Brian Zarahn - Analyst
The question on a business you don't talk about too much usually during the call. The Refined Products Pipeline business had significantly higher results with lower volumes. Can you talk a little more about this? Is it more of a one-time event with marketing and some one-time lower expenses? Are you seeing some improvement within the business?
Jim Teague - Director, EVP and COO
Let me take that and then kick it to Tom Zulim. I think this is a good example of how Enterprise will take pipeline systems and say what can we do, what more with them. And, Tom, you might want to explain that.
Tom Zulim - Group SVP
Yes, what Jim is referring to there is where we see opportunities to put the pipelines in what haven't been the traditional service south to north. We may see opportunities along the Gulf Coast to move them East-West, West-East, and then capturing opportunities where we can of going where the markets demand from north to south. Combining that with good focus on operational costs, and what we spend on those pipes has improved our results. And I expect our opportunistic focus to continue to take advantage of it. So I think we'll continue to see the similar results.
Jim Teague - Director, EVP and COO
But specifically what we did is, one of the pipelines on the Gulf Coast that normally flowed west to east, we made it bi-directional --
Tom Zulim - Group SVP
Correct.
Jim Teague - Director, EVP and COO
-- between Beaumont and the ship channel, and it's been quite busy.
Tom Zulim - Group SVP
Correct.
Brian Zarahn - Analyst
Okay. Do you see any additional opportunities, larger scale opportunities to reverse flow in certain lines in that business?
Tom Zulim - Group SVP
Yes, I think we're constantly looking at those opportunities. Nothing that we've announced yet, certainly, but we certainly see developing opportunities for redeploying existing assets to get better use out of them.
Brian Zarahn - Analyst
Okay. And a quick question for me on offshore. Seems like we bottomed in 2012. What order of magnitude do you expect improvement going forward in offshore crude?

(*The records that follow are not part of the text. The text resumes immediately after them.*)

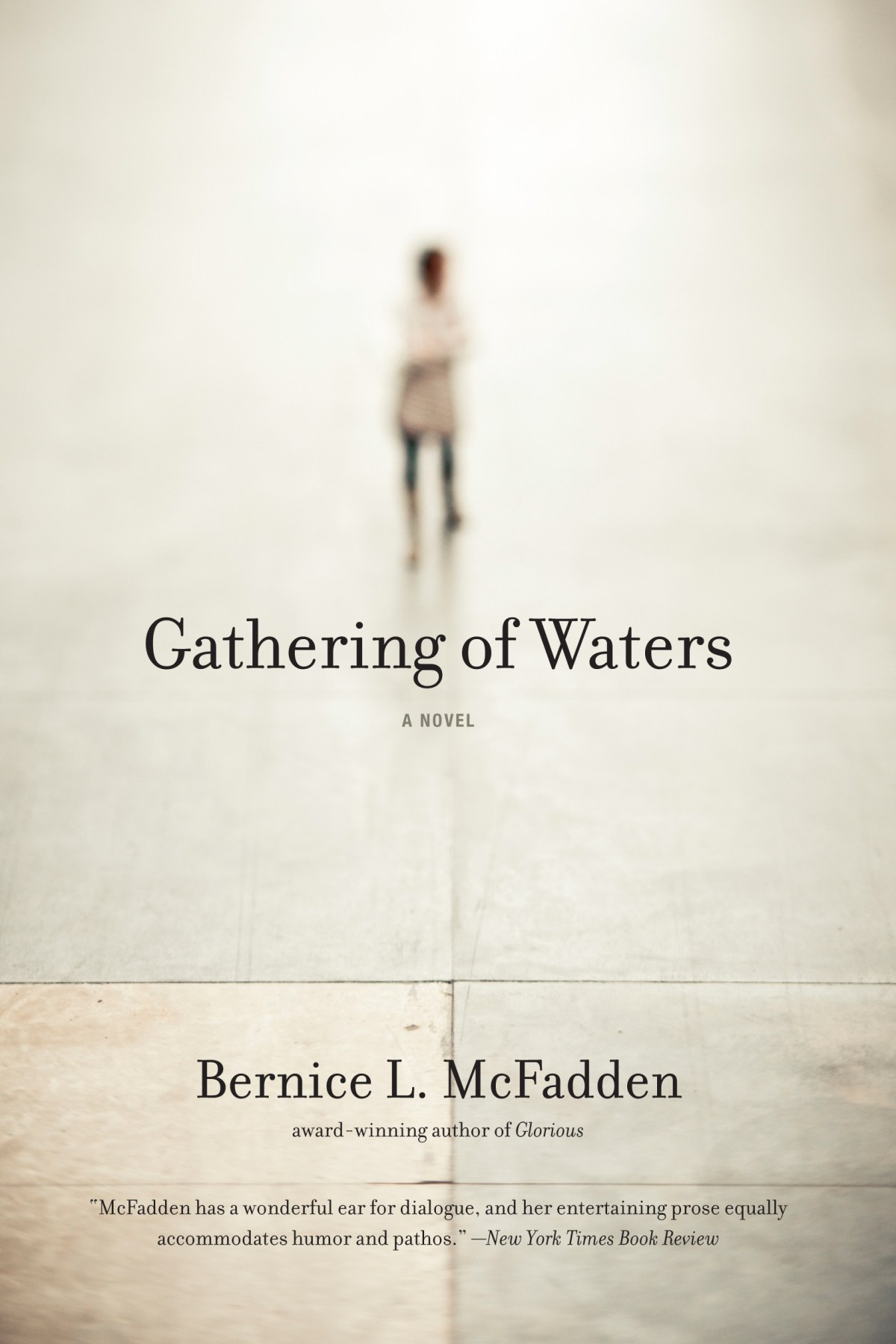 Gathering of Waters by Bernice L McFadden Interview
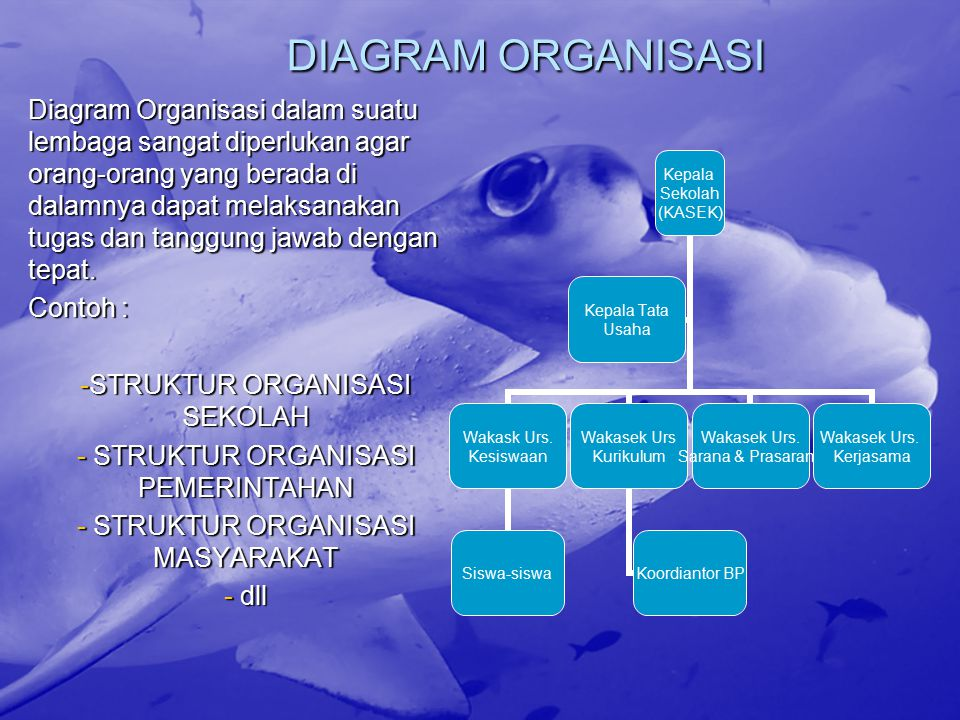 DIAGRAM ORGANISASI Diagram Organisasi dalam suatu lembaga sangat diperlukan agar orang-orang yang berada di dalamnya dapat melaksanakan tugas dan tang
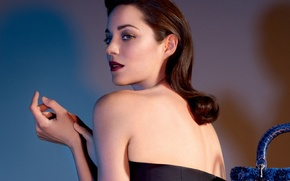 Wallpaper Marion Cotillard, bag, actress, Lady Dior, Jean-Baptiste Mondino, Marion Cotillard, hairstyle, makeup, photographer, model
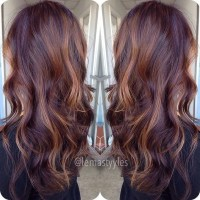 Mahogany Hair With Blonde Highlights | hairstylegalleries.com
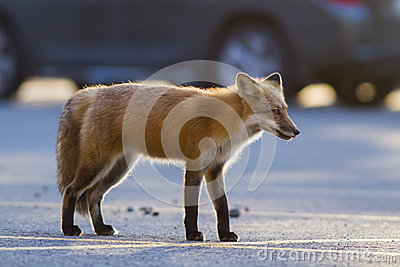Red fox in parking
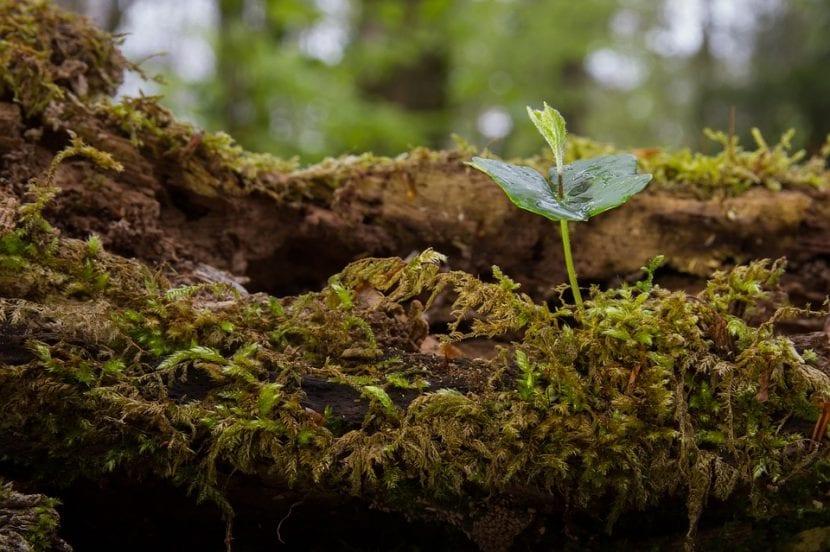Semilla germinada de árbol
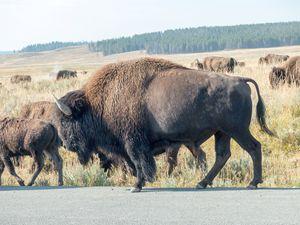 Yellowstone Bison - Rod Jones Photography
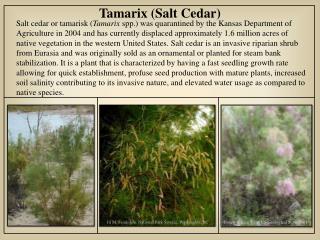 Tamarix (Salt Cedar)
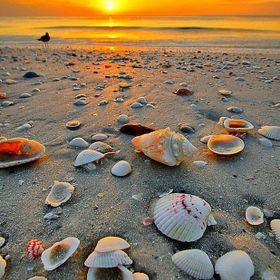 Awesome, Beach Life, Beautiful, Creative, Landscapes, Nature,,  Ocean, Natural lighting, Objects, Colorful, Water, Sea, Seashells, Bird, Photogra...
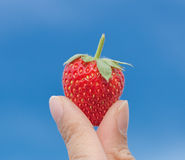 Hand holding strawberry with blue sky Royalty Free Stock Image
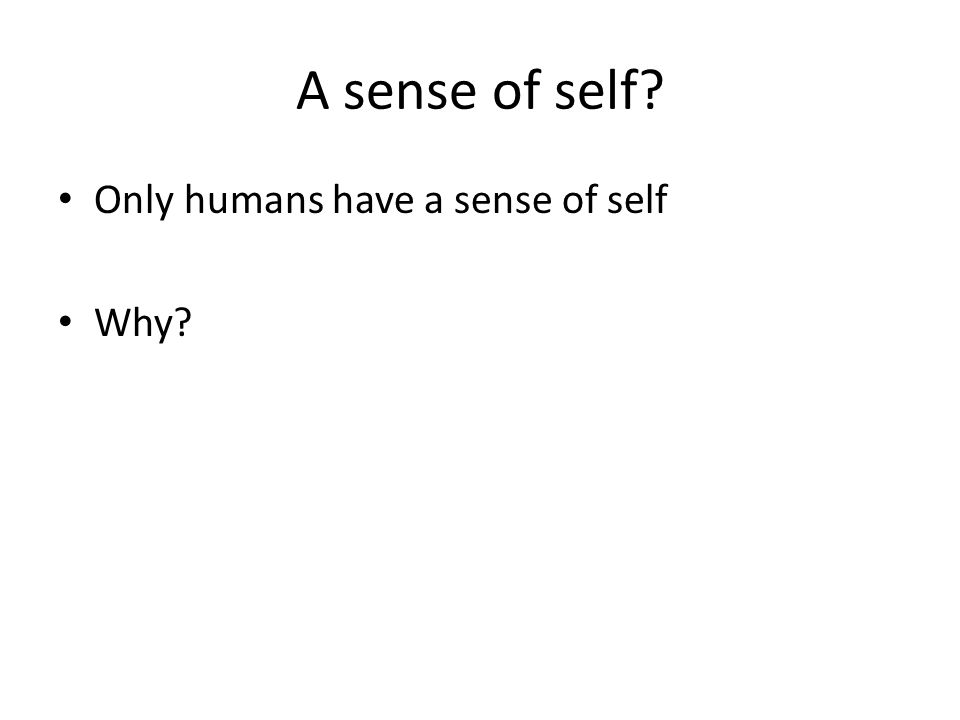 A sense of self Only humans have a sense of self Why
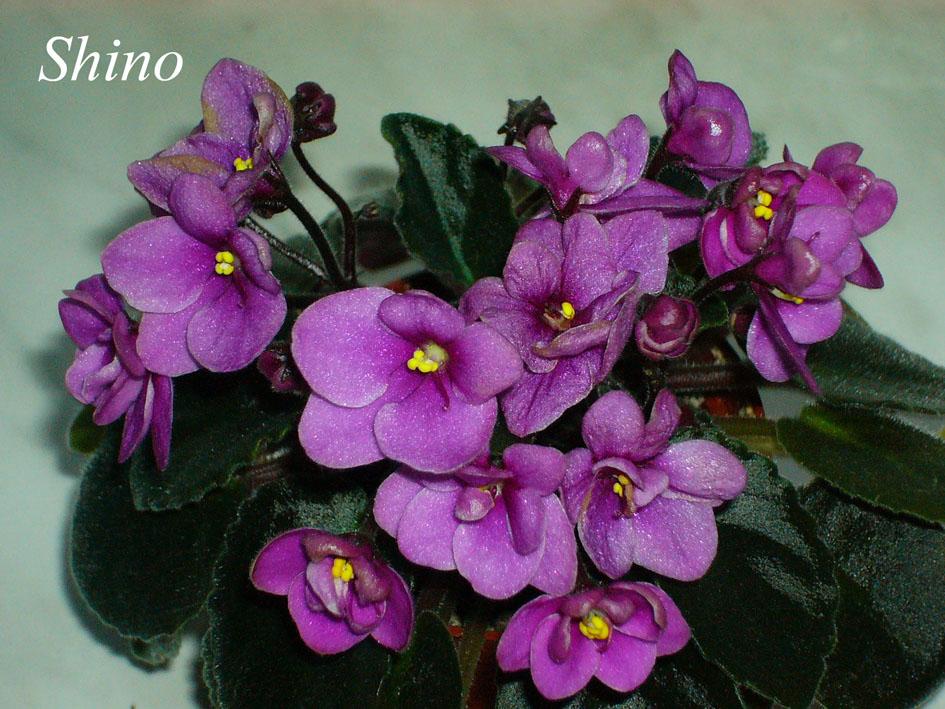 Shino. Растения комнатные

And then I guess, to a lesser degree, gas?
Bill Ordemann - Group SVP
This is Bill Ordemann. I guess we see incremental improvement over the next year or two. We've got some other projects coming on that we see from third parties that will bring additional volumes into our systems. And then we have a major project that will come on in 2015, I believe, the Lucius project, that we're actually laying the pipe on right now, that will be a little more than incremental to our bottom line. And then we're working with producers on several other projects that will come on in that 2016/2017 timeframe.
Jim Teague - Director, EVP and COO
This is Jim again. I think in about three or four years, we're going to be delighted we got that offshore system.
Brian Zarahn - Analyst
Okay, thanks for the color.
Operator
Brad Olsen, Tudor, Pickering, Holt.
Brad Olsen - Analyst
First question is about ATEX. You discussed on the call how you've done a lot in the way of repurposing old assets. When you look at the amount of fractionation capacity getting built in the Marcellus, and the fact that we're seeing new fractionators announced, it seems like every week, in the Utica, is there an opportunity to repurpose another portion of the TE Products line for heavier NGL service going forward?
Jim Teague - Director, EVP and COO
Tom, you want me to just start?
Tom Zulim - Group SVP
Yes, go ahead.
Jim Teague - Director, EVP and COO
We're taking a hard look at all of those pipelines that go up to the northeast. I'm not going to say exactly what we're looking at doing, but we do have a 50/50 pipeline with a company called Marathon, and a pipeline called -- what the hell is the name --?
Tom Zulim - Group SVP
Centennial.
Jim Teague - Director, EVP and COO
Centennial, that -- it's not doing a heck of a lot, and it doesn't take a long lateral to lay over to it. So anything is possible. We're going to play that just like we did the ethane out of the Marcellus. Close to the best and deal with producers.
Brad Olsen - Analyst
Great, thanks. And my follow-up is related to Seaway. There was an operational issue a couple of weeks ago that I guess led to some operational limitations on the line. And I was -- as you think about developing the ECHO system, is ECHO going to be something that effectively alleviates those limitations?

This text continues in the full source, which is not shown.